Bağırsak anastomozları dayanıklılıklarını çok çabuk kazanırlar, birinci haftanın sonunda, çevre normal dokulardan daha fazla açılmalara karşı koyacak güce ulaşır. Bunun bir sebebi, yaralanmalarda bağırsağı çevreleyen oluşumlar, yaralanmaya yanıt olarak fazla kollajen kaybeder ve bunun sonucu sağlamlıklarını yitirirler. Bu yüzden, anastomoza birkaç milimetre mesafedeki perforasyonlar anastomozdaymış izlenimi verir. Kenar sağlamlıkları, mide ve ince bağırsakta daha çabuk gelişirse de bu konuda sindirim kanalı deriye benzerlik gösterir. Yaralanma sonucu gelişen ödem ve endurasyon bu bağırsak parçasındaki distansiyonu sınırladığından yara açılmalarına karşı koruyucu görevi yapar.
Bir sindirim peptidi olan urogastrone ve bağırsağın epitelyal değişimi, kanlanmasının sınırlı olmadığı bölgelerde yara iyileşmesini etkileyici özellik gösterir.
Kollajen sentezini geciktiren veya kollajen harabiyetini arttıran herhangibir olay perforasyon ve sızdırma riskini arttırır. Onarım gerginliğinin hızla artmasının beklendiği 4 – 7. günler arasında, sızdırma şanssızlığı, en yüksek boyutlara ulaşır. Özofagus ve kolon anastomozları çevresinde gelişen lokal enfeksiyonlar harabiyeti arttırıp sentezi geciktirmek suretiyle perforasyonlara yol açar. Her ne kadar, anastomozlarda cerrahın amacı birincil iyileşimse de çoğu anastomozda iyeleşim ikinci türdedir. İçeri gömülen veya uçuca yapılan anastomazlardaki iyileşim dışa devrik (everting) anastomozlardan daha mükemmeldir.

Veriden bir kesit:
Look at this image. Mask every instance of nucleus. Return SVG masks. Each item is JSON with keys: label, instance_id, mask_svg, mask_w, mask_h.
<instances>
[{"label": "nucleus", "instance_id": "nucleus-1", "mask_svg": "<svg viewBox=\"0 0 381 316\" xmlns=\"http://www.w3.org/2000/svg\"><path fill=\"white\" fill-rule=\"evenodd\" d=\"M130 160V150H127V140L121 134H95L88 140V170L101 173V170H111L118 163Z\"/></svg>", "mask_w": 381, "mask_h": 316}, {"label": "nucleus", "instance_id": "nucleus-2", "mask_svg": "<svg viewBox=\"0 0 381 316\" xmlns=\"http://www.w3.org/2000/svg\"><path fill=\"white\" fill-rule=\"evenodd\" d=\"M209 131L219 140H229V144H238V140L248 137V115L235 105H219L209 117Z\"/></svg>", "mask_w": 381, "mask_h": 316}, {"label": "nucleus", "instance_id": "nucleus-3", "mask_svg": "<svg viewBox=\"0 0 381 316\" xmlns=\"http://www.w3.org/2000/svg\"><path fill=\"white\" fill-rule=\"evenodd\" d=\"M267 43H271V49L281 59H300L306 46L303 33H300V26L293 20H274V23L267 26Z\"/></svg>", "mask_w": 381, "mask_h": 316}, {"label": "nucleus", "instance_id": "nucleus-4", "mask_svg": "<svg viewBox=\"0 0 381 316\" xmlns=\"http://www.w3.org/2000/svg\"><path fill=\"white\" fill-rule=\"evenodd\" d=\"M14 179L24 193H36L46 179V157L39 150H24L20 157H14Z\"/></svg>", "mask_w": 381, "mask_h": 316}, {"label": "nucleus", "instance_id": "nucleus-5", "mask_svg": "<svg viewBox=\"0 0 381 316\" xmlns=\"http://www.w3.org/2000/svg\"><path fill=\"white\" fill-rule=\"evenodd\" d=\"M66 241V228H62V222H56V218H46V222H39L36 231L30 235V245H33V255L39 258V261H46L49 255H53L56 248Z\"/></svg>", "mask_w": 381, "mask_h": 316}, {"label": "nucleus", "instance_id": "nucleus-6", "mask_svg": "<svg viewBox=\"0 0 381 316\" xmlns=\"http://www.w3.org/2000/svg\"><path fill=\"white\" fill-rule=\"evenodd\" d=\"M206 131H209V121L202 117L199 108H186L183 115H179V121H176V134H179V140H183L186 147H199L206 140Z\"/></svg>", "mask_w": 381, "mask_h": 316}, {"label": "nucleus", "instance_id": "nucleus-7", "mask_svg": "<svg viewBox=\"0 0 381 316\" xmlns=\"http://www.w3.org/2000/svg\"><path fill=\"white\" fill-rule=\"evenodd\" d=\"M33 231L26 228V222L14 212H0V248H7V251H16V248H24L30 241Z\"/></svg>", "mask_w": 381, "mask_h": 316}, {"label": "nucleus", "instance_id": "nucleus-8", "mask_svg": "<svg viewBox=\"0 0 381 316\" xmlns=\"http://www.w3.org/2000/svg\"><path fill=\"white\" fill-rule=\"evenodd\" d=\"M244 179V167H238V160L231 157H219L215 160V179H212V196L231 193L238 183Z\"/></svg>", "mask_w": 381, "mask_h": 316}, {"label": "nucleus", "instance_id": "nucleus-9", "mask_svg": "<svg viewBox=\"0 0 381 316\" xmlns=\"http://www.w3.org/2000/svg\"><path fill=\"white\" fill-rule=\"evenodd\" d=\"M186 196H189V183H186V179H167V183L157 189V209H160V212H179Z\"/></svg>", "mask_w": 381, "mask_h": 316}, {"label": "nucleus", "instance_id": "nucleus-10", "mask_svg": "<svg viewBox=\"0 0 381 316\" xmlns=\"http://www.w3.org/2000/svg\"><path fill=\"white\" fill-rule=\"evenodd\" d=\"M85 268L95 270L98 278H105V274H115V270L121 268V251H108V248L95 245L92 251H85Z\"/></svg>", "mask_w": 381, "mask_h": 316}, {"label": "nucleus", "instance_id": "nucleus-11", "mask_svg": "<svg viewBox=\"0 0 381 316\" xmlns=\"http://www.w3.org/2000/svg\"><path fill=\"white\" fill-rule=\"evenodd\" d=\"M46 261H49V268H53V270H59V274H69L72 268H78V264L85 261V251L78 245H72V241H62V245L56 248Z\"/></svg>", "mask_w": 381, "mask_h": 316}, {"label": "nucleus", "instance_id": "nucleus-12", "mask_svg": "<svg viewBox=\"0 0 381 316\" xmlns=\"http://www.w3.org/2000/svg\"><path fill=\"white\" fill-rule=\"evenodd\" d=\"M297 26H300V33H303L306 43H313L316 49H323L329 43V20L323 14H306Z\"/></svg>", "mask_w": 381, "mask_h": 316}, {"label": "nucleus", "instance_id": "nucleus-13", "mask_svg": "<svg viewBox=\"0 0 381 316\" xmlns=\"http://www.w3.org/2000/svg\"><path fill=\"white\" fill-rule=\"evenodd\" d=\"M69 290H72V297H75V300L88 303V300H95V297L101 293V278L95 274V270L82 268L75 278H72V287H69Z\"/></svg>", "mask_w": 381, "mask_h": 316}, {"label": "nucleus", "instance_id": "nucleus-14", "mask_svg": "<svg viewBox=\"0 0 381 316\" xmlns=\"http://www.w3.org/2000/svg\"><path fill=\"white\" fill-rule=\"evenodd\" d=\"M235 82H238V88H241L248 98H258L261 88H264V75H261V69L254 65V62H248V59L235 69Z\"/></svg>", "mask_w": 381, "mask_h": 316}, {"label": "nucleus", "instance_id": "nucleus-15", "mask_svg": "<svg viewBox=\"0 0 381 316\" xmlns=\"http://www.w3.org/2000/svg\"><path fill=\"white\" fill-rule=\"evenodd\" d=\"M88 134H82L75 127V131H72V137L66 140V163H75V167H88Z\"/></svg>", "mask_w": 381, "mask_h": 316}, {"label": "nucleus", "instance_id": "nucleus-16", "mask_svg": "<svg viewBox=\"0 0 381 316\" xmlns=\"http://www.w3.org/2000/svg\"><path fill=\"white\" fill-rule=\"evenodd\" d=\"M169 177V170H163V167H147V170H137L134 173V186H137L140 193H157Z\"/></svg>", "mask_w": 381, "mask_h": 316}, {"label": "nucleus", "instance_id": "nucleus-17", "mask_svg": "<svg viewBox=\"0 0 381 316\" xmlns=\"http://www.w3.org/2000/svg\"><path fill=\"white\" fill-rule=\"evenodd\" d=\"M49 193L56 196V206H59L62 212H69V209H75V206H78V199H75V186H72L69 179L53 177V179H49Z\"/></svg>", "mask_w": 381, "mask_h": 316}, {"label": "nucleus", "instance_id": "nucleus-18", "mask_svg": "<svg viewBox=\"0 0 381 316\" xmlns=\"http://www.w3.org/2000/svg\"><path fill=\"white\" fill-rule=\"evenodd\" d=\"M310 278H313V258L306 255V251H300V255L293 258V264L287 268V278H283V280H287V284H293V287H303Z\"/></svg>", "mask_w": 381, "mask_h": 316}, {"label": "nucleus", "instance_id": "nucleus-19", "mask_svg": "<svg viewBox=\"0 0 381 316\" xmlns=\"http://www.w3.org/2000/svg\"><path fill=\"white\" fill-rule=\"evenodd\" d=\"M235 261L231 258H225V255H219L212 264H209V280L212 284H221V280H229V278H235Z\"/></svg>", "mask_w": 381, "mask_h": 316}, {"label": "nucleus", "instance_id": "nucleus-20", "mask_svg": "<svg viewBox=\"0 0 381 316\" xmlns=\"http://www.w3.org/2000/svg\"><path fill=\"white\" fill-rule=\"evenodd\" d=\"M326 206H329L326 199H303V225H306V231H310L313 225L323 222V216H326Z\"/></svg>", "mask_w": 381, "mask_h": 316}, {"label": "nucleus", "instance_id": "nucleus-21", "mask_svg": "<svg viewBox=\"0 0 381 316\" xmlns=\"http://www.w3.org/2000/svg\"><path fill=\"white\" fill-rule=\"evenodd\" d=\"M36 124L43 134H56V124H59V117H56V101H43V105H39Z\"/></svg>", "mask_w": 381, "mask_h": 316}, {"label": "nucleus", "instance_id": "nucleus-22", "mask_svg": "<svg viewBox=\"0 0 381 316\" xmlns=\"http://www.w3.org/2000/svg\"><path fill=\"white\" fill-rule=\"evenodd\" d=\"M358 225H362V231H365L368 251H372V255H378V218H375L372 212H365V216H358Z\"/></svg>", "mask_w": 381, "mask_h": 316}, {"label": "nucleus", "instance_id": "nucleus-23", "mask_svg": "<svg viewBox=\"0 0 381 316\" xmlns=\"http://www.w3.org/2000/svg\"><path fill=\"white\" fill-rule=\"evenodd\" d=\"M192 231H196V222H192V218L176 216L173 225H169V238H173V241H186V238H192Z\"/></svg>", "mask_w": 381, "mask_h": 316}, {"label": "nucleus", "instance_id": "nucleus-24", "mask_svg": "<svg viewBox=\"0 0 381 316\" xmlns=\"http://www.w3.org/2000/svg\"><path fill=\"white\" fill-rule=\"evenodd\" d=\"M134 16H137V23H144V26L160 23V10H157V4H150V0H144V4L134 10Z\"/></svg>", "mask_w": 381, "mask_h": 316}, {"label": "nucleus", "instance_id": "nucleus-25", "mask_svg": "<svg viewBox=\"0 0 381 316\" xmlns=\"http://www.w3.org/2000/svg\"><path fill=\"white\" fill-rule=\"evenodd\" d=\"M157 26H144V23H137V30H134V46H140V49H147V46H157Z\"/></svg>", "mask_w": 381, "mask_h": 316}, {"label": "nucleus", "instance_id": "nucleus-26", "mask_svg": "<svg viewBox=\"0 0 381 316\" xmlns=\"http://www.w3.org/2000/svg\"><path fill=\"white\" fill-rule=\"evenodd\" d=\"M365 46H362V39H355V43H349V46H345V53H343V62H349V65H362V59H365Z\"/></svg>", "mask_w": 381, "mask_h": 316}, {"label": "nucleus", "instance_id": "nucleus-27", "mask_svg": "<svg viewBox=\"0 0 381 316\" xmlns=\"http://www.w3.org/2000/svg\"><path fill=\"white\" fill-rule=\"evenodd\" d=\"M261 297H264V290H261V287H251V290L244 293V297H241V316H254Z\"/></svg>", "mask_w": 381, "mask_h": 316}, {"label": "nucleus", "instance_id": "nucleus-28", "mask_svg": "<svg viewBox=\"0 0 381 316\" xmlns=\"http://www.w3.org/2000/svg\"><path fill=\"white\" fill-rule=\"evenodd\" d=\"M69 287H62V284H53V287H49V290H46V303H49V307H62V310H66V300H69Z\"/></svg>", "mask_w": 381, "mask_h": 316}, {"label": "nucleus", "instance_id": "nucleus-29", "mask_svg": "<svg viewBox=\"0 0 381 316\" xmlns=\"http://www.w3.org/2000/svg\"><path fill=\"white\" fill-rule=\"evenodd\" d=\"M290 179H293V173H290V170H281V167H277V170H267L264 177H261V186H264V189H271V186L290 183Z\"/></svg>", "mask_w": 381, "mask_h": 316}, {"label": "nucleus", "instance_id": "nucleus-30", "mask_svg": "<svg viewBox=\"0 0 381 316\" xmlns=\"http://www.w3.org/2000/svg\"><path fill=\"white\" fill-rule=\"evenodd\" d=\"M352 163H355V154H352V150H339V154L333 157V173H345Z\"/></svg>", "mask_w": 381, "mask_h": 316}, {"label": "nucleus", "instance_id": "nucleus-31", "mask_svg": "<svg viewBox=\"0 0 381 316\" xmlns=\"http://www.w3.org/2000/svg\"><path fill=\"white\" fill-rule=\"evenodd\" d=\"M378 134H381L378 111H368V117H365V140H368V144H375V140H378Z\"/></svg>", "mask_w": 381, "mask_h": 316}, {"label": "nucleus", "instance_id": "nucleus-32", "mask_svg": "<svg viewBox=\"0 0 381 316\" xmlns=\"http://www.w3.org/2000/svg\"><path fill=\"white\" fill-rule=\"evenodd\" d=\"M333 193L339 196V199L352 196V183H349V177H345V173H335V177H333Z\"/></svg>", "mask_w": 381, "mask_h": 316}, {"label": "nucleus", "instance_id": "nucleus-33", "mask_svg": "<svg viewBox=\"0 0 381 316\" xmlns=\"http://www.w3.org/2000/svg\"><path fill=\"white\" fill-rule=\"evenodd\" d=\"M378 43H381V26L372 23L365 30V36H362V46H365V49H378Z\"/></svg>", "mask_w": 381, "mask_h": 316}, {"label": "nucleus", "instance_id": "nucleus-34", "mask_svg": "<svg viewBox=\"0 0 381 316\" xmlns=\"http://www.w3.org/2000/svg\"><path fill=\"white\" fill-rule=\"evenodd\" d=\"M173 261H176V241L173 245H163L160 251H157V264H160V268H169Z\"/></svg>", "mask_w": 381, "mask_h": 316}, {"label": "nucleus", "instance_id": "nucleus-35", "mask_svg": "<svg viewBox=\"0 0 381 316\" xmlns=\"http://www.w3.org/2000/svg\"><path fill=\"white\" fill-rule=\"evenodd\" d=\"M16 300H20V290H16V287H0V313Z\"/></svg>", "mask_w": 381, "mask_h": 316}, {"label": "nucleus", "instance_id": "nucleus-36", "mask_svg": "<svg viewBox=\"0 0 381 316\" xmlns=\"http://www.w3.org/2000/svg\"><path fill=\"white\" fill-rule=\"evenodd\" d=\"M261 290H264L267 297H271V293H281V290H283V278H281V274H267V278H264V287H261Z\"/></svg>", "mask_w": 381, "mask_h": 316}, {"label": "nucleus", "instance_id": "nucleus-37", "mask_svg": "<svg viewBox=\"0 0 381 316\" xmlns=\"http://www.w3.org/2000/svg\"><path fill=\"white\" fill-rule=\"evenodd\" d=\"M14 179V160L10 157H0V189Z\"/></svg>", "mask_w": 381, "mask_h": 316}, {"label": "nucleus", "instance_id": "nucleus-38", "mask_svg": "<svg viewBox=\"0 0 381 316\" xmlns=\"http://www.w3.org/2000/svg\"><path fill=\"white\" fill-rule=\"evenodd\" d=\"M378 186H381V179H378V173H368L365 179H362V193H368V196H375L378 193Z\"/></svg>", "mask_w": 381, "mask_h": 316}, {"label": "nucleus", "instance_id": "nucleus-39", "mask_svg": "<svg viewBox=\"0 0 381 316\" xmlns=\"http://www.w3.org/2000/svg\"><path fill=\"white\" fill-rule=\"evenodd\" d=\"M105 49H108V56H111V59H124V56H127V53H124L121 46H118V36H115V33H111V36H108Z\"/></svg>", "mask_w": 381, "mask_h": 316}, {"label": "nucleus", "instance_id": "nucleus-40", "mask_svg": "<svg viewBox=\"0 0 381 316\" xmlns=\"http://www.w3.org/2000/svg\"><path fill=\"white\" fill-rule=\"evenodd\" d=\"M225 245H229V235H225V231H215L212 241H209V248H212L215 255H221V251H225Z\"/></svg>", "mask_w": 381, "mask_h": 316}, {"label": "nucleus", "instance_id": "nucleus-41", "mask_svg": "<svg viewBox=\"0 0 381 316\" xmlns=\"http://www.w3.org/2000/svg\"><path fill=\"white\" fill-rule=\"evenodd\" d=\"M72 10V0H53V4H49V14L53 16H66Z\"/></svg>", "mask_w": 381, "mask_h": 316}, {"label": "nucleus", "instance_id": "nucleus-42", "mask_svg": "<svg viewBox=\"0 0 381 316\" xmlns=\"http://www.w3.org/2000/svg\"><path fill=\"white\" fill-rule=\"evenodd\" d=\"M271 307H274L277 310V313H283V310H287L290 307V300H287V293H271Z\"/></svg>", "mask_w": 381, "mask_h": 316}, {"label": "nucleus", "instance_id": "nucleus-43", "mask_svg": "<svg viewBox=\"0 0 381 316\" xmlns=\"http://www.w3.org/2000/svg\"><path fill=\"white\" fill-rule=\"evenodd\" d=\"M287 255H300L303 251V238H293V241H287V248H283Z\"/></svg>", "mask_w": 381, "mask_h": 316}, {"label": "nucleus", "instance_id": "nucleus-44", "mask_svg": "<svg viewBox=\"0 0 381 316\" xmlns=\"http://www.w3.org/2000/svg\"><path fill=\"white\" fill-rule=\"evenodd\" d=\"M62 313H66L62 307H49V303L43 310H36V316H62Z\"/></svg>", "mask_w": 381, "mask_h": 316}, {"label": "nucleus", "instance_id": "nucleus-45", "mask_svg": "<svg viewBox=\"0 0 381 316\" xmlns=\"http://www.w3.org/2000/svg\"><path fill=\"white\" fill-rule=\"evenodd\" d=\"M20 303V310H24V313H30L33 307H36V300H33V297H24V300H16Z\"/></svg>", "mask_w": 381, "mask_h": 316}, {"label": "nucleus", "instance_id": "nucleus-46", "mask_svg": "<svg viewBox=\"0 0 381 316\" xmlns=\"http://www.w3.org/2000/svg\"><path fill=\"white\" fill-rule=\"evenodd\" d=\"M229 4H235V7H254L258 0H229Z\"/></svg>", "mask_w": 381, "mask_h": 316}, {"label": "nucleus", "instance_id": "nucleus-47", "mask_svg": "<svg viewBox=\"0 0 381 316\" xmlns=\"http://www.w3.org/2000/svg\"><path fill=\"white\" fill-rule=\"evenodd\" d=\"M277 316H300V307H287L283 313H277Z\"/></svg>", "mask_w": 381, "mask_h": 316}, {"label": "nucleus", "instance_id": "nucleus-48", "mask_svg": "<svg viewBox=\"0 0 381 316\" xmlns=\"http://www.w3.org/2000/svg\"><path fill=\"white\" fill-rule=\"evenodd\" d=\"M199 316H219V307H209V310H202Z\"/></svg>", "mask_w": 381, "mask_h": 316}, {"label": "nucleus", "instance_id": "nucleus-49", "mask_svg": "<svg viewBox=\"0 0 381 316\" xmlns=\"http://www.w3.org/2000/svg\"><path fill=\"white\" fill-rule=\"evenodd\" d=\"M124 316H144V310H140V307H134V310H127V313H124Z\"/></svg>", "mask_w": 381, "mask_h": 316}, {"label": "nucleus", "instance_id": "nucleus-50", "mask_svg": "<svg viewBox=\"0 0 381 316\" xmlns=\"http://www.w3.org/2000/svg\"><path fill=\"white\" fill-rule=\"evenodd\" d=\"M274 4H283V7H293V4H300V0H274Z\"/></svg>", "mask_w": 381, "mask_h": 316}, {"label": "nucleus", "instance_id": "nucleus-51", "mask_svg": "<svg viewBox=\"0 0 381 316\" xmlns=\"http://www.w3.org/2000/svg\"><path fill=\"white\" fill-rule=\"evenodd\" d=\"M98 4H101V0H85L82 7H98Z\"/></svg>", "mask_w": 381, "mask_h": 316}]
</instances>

Senin görevin: Okuma parçasında "Bağırsak anastomozları dayanıklılıklarını" sözlerinden başlayıp "etkileyici özellik gösterir." sözlerine kadar olan bölümü, bu son sözler de dahil, hiç değiştirmeden yeniden yaz. Bu verilerin okuma parçasıyla hiçbir ilgisi yoktur.

Alıştırma cevabı:
Bağırsak anastomozları dayanıklılıklarını çok çabuk kazanırlar, birinci haftanın sonunda, çevre normal dokulardan daha fazla açılmalara karşı koyacak güce ulaşır. Bunun bir sebebi, yaralanmalarda bağırsağı çevreleyen oluşumlar, yaralanmaya yanıt olarak fazla kollajen kaybeder ve bunun sonucu sağlamlıklarını yitirirler. Bu yüzden, anastomoza birkaç milimetre mesafedeki perforasyonlar anastomozdaymış izlenimi verir. Kenar sağlamlıkları, mide ve ince bağırsakta daha çabuk gelişirse de bu konuda sindirim kanalı deriye benzerlik gösterir. Yaralanma sonucu gelişen ödem ve endurasyon bu bağırsak parçasındaki distansiyonu sınırladığından yara açılmalarına karşı koruyucu görevi yapar.
Bir sindirim peptidi olan urogastrone ve bağırsağın epitelyal değişimi, kanlanmasının sınırlı olmadığı bölgelerde yara iyileşmesini etkileyici özellik gösterir.